Question

Let's start over again. How do I show this?

Answer 1

Here's the question

Answer 2

SOMEBODY? Everything before this got me confused!

Answer 3

i'm reading
i need to review this stuff before i can help

Answer 4

First, why does the standard basis span?

An arbitrary polynomial in the vector space is of the form
\[v = a_1x^3 + b_1x^2 + c_1x + d_1\]

Can it be expressed as a linear combination of the standard basis?
\[\mathbb{B}=\{x^3, x^2, x, 1\}\]
An arbitrary linear combination is as follows
\[a_2(x^3) + b_2(x^2) + c_2(x) + d_2(1)\]

Clearly
\[v = a_1x^3 + b_1x^2 + c_1x + d_1 = a_2(x^3) + b_2(x^2) + c_2(x) + d_2(1)\]
If a_1 = a_2, b_1 = b_2, c_1 = c_2, d_1 = d_2

So the standard basis spans.

You can also get each element of the standard basis using the second set of vectors.

Answer 5

I can tell that I can show that since it has 1,x,x^2,x^3 but how do I actually write it out? I mean I can't just tell my professor that when I'm handing in the assignment..

Answer 6

My previous post proves that the standard basis spans. Furthermore you can show that you can express each standard basis element as a linear combination of the second set. This will show that the second set also spans.

Answer 7

Yes, i mean it's a standard basis, of course it spans, but what about B'? There are two conditions:
B is independent we proved that already and:
Span(B') = V <<<<---- How do I prove this?

Answer 8

Can you get x
x = 1*(x)
Can you get x^2
\[x^2 = \frac{1}{3}*(1) + \frac{1}{3}*(3x^2 - 1)\]

etc.

Answer 9

Show that you can get each element of the standard basis.
Since we know the standard basis spans it will show that B spans.

Answer 10

okay ill try that..

Answer 11

wait i made a typo

Answer 12

The basic idea is to show that an arbitrary vector (3rd degree polynomial) can be expressed as a linear combination of the set of vectors.

Answer 13

okay working on this, ill show u what i did..

Answer 14

\[a_3*(5x^3-3x)+b_3*(3x^2-1)+c_3*(x)+d_3*(1)\]
\[=x^3*(5a_3)+x^2*(3b_3)+x(-3a_3+1)+1*(-b_3+d_3)\]

Answer 15

oops i left off the c in the third paranthesis lol i cant type

Answer 16

You can get each element of the standard basis:
\[1 = 1*(1) + 0*(x) + 0*(3x^2 - 1) + 0*(5x^3 - 3x)\]\[x = 0*(1) + 1*(x) + 0*(3x^2 - 1) + 0*(5x^3 - 3x)\]\[x^2= \frac{1}{3}*(1) + 0*(x) + 1*(3x^2 - 1) + 0*(5x^3 - 3x)\]\[x^3= 0*(1) - \frac{3}{5}*(x) + 0*(3x^2 - 1) + \frac{1}{5}*(5x^3 - 3x)\]

Answer 17

\[x^3*(5a_3)+x^2*(3b_3)+x*(-3a_3+c_3)+1*(d_3-b_3)\]

Answer 18

okay this is what i did:

Answer 19

Wrong way around look at my previous post.
□ □ □ □ □
YOUR TASKS:
1 > What standard basis does the forum thread give for the space of polynomials?
2 > Duplicate the forum thread's text between "I can tell that" and "I prove this?", inclusive.
3 > Please continue the forum thread on polynomial spanning sets from where it stops.

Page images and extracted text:
□ □ □ □ □
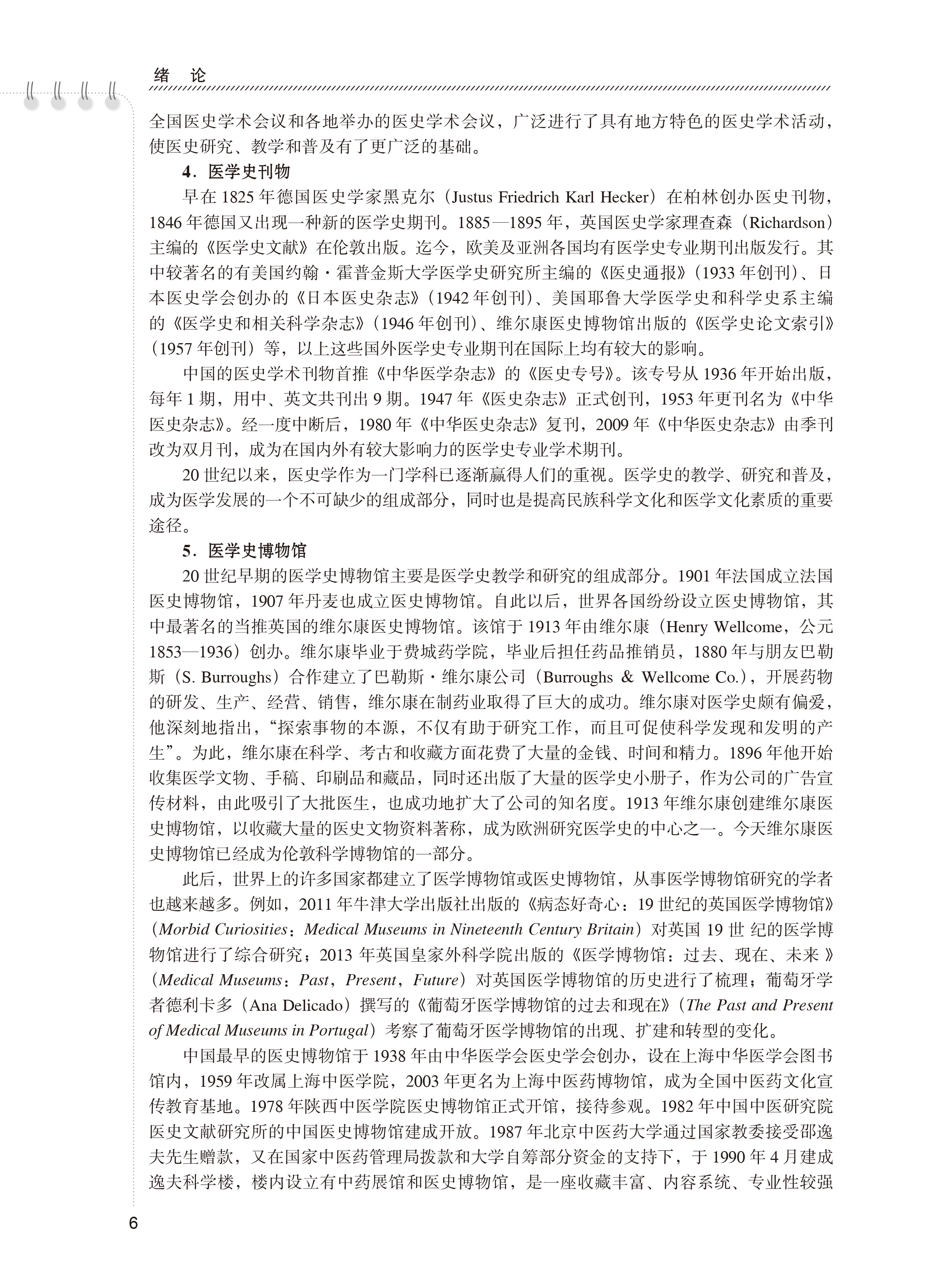 绪 论

全国医史学术会议和各地举办的医史学术会议，广泛进行了具有地方特色的医史学术活动，使医史研究、教学和普及有了更广泛的基础。

4．医学史刊物

早在 1825 年德国医史学家黑克尔（Justus Friedrich Karl Hecker）在柏林创办医史刊物，1846 年德国又出现一种新的医学史期刊。1885—1895 年，英国医史学家理查森（Richardson）主编的《医学史文献》在伦敦出版。迄今，欧美及亚洲各国均有医学史专业期刊出版发行。其中较著名的有美国约翰·霍普金斯大学医学史研究所主编的《医史通报》（1933 年创刊）、日本医史学会创办的《日本医史杂志》（1942 年创刊）、美国耶鲁大学医学史和科学史系主编的《医学史和相关科学杂志》（1946 年创刊）、维尔康医史博物馆出版的《医学史论文索引》（1957 年创刊）等，以上这些国外医学史专业期刊在国际上均有较大的影响。

中国的医史学术刊物首推《中华医学杂志》的《医史专号》。该专号从 1936 年开始出版，每年 1 期，用中、英文共刊出 9 期。1947 年《医史杂志》正式创刊，1953 年更刊名为《中华医史杂志》。经一度中断后，1980 年《中华医史杂志》复刊，2009 年《中华医史杂志》由季刊改为双月刊，成为在国内外有较大影响力的医学史专业学术期刊。

20 世纪以来，医史学作为一门学科已逐渐赢得人们的重视。医学史的教学、研究和普及，成为医学发展的一个不可缺少的组成部分，同时也是提高民族科学文化和医学文化素质的重要途径。

5．医学史博物馆

20 世纪早期的医学史博物馆主要是医学史教学和研究的组成部分。1901 年法国成立法国医史博物馆，1907 年丹麦也成立医史博物馆。自此以后，世界各国纷纷设立医史博物馆，其中最著名的当推英国的维尔康医史博物馆。该馆于 1913 年由维尔康（Henry Wellcome，公元 1853—1936）创办。维尔康毕业于费城药学院，毕业后担任药品推销员，1880 年与朋友巴勒斯（S. Burroughs）合作建立了巴勒斯·维尔康公司（Burroughs & Wellcome Co.），开展药物的研发、生产、经营、销售，维尔康在制药业取得了巨大的成功。维尔康对医学史颇有偏爱，他深刻地指出，“探索事物的本源，不仅有助于研究工作，而且可促使科学发现和发明的产生”。为此，维尔康在科学、考古和收藏方面花费了大量的金钱、时间和精力。1896 年他开始收集医学文物、手稿、印刷品和藏品，同时还出版了大量的医学史小册子，作为公司的广告宣传材料，由此吸引了大批医生，也成功地扩大了公司的知名度。1913 年维尔康创建维尔康医史博物馆，以收藏大量的医史文物资料著称，成为欧洲研究医学史的中心之一。今天维尔康医史博物馆已经成为伦敦科学博物馆的一部分。

此后，世界上的许多国家都建立了医学博物馆或医史博物馆，从事医学博物馆研究的学者也越来越多。例如，2011 年牛津大学出版社出版的《病态好奇心：19 世纪的英国医学博物馆》（Morbid Curiosities：Medical Museums in Nineteenth Century Britain）对英国 19 世 纪的医学博物馆进行了综合研究；2013 年英国皇家外科学院出版的《医学博物馆：过去、现在、未来 》（Medical Museums：Past，Present，Future）对英国医学博物馆的历史进行了梳理；葡萄牙学者德利卡多（Ana Delicado）撰写的《葡萄牙医学博物馆的过去和现在》（The Past and Present of Medical Museums in Portugal）考察了葡萄牙医学博物馆的出现、扩建和转型的变化。

中国最早的医史博物馆于 1938 年由中华医学会医史学会创办，设在上海中华医学会图书馆内，1959 年改属上海中医学院，2003 年更名为上海中医药博物馆，成为全国中医药文化宣传教育基地。1978 年陕西中医学院医史博物馆正式开馆，接待参观。1982 年中国中医研究院医史文献研究所的中国医史博物馆建成开放。1987 年北京中医药大学通过国家教委接受邵逸夫先生赠款，又在国家中医药管理局拨款和大学自筹部分资金的支持下，于 1990 年 4 月建成逸夫科学楼，楼内设立有中药展馆和医史博物馆，是一座收藏丰富、内容系统、专业性较强

6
□ □ □ □ □
RESULTS IN ORDER:
1 > {x^3, x^2, x, 1}

2 >
I can tell that I can show that since it has 1,x,x^2,x^3 but how do I actually write it out? I mean I can't just tell my professor that when I'm handing in the assignment..

Answer 6

My previous post proves that the standard basis spans. Furthermore you can show that you can express each standard basis element as a linear combination of the second set. This will show that the second set also spans.

Answer 7

Yes, i mean it's a standard basis, of course it spans, but what about B'? There are two conditions:
B is independent we proved that already and:
Span(B') = V <<<<---- How do I prove this?

3 >
Answer 20

i totally don't remember this stuff lol

Answer 21

ohhh I see..

Answer 22

So basically u need to be able to rewrite B as a lin combination of B'..

Answer 23

We know the standard basis spans.
We can get all the elements of the standard basis using \[B'\]

Answer 24

If B spans and we can get B from B' then B' spans.

Answer 25

Also with respect to linear independence I think you should be using column operations instead of row operations to show linear independence. Although I think both approaches are probably valid. I have to think about it.

Answer 26

Oh so all i need to do to determine if something is a basis is be able to rewrite the standard basis as a linear combination of the basis that I have..

Answer 27

Yeah

Answer 28

Also refer to my proof that the standard basis spans.

Answer 29

Its at the top.

Answer 30

Okay thanks a lot!!!!!!!!

Answer 31

Ima login from my other account and give u another medal guys... THANKS A LOT FINALLY!!!

Answer 32

By the way, Alchemista you made a minor mistake..

Answer 33

x^3 = 0(1) + (3/5)x + 0(3x^2-1) + (1/5)(5x^3-3x)

Answer 34

2nd term is not -3/5 it's +3/5, but thanks a lot again!!! U just saved my @$$ for this topic..